A discharge under . . . this title does not discharge an individual debtor from any debt-
* * *
for money, property, services, or an extension, renewal, or refinancing of credit, to the extent obtained by- false pretenses, a false representation, or actual fraud . . . .

         Superior argued that the entire Judgment was “derivative from the jury verdict . . . awarding Superior damages on its fraud claim” so the entire Judgment “is non-dischargeable” due to “actual fraud.” (R. at 8.)
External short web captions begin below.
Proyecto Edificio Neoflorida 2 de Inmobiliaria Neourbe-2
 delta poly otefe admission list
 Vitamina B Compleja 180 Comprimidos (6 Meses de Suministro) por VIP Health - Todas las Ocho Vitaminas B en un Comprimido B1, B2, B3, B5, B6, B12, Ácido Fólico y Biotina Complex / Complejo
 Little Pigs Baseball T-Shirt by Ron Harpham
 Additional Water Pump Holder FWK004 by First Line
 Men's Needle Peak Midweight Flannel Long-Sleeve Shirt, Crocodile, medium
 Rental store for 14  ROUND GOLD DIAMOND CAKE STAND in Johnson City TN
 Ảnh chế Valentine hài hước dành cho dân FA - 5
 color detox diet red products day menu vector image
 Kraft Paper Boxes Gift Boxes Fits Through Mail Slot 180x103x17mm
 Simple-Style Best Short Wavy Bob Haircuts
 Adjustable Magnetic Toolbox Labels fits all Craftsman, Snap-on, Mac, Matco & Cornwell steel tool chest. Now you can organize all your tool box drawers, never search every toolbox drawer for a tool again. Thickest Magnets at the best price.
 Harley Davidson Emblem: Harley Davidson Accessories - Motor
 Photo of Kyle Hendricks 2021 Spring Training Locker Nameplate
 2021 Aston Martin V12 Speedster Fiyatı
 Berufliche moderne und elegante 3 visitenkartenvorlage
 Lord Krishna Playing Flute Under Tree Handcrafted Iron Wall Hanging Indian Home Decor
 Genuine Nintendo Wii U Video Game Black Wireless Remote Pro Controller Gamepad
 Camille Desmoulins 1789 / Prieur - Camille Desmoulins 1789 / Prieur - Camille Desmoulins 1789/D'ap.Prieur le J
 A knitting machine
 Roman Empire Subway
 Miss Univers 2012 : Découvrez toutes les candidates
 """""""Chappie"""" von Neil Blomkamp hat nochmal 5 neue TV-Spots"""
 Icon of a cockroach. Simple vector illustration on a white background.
         Superior soon moved for summary judgment in the adversary proceeding. (R. at 45.) Superior argued that “the jury in the [State Court] Case determined that Munoz had committed ‘actual fraud' and entered damages in favor of Superior accordingly” and so “Munoz is collaterally estopped from re-litigating [the ‘actual fraud'] issue.” (R. at 53- 54.) Moreover, Superior argued that the attorneys' fees award is properly considered a debt connected to the actual fraud, and so is non-dischargeable. (R. at 50-53.) Thus, in Superior's view, it was entitled to a judgment of non-dischargeability for $90, 733.79, plus postjudgment interest and attorneys' fees and costs incurred in the adversary proceeding itself (per the Agreement's fee-shifting clause). (R. at 50, 54-55.)

         As relevant here, Munoz responded that the State Court had never apportioned “the amount of Attorneys' Fees granted in defending against Mr. Munoz's claims versus each of the Counterclaims.” (R. at 100.) Thus, Munoz argued that the Bankruptcy Court could deny summary judgment because Superior failed to prove ...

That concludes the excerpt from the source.